***** Material for this exercise *****
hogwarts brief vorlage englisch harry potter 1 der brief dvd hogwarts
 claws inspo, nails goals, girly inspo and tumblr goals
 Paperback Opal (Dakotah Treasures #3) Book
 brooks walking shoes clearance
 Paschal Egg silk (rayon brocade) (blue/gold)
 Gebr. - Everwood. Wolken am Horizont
*****
§ **Exercise prompt**
Retype the data exactly.

§ **The completed task**
hogwarts brief vorlage englisch harry potter 1 der brief dvd hogwarts
 claws inspo, nails goals, girly inspo and tumblr goals
 Paperback Opal (Dakotah Treasures #3) Book
 brooks walking shoes clearance
 Paschal Egg silk (rayon brocade) (blue/gold)
 Gebr. - Everwood. Wolken am Horizont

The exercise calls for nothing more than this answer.